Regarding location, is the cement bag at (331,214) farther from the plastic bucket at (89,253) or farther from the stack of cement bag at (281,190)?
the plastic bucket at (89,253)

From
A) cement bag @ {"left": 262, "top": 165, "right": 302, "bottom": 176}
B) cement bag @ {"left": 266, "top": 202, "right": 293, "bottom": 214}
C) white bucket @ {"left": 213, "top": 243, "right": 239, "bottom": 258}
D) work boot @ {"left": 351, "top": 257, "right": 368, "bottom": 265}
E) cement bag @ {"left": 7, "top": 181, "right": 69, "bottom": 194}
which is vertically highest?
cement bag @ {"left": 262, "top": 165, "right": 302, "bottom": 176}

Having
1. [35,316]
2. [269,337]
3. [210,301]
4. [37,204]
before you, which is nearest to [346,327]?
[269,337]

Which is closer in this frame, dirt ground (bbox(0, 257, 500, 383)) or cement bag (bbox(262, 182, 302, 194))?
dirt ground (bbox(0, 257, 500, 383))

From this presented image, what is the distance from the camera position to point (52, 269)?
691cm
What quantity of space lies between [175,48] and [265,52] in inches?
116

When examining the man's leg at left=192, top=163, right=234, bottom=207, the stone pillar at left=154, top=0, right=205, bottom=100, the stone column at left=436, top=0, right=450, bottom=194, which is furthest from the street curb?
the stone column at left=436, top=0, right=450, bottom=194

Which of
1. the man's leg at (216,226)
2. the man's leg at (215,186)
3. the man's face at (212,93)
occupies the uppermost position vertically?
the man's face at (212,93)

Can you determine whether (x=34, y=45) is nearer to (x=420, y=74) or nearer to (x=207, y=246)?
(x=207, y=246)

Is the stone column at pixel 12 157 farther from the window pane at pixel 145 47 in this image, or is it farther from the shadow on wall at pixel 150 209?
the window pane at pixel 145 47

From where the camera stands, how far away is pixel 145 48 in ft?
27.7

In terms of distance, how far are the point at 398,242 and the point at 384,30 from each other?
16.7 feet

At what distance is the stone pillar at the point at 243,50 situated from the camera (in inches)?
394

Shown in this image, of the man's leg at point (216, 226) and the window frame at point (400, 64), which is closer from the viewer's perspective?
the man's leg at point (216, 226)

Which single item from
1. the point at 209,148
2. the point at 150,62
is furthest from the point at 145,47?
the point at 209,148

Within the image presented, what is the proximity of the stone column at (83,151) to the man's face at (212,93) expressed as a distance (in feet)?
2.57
※
**What the exercise asks:**
Transcribe exactly the line containing "Can you determine" and all remaining lines of the material, ending with the last one.

**Task answer:**
Can you determine whether (x=34, y=45) is nearer to (x=420, y=74) or nearer to (x=207, y=246)?
(x=207, y=246)

Is the stone column at pixel 12 157 farther from the window pane at pixel 145 47 in this image, or is it farther from the shadow on wall at pixel 150 209?
the window pane at pixel 145 47

From where the camera stands, how far away is pixel 145 48 in ft?
27.7

In terms of distance, how far are the point at 398,242 and the point at 384,30 from each other?
16.7 feet

At what distance is the stone pillar at the point at 243,50 situated from the camera (in inches)?
394

Shown in this image, of the man's leg at point (216, 226) and the window frame at point (400, 64), which is closer from the viewer's perspective?
the man's leg at point (216, 226)

Which single item from
1. the point at 209,148
2. the point at 150,62
is furthest from the point at 145,47?
the point at 209,148

Within the image presented, what is the proximity of the stone column at (83,151) to the man's face at (212,93) expressed as a distance (in feet)?
2.57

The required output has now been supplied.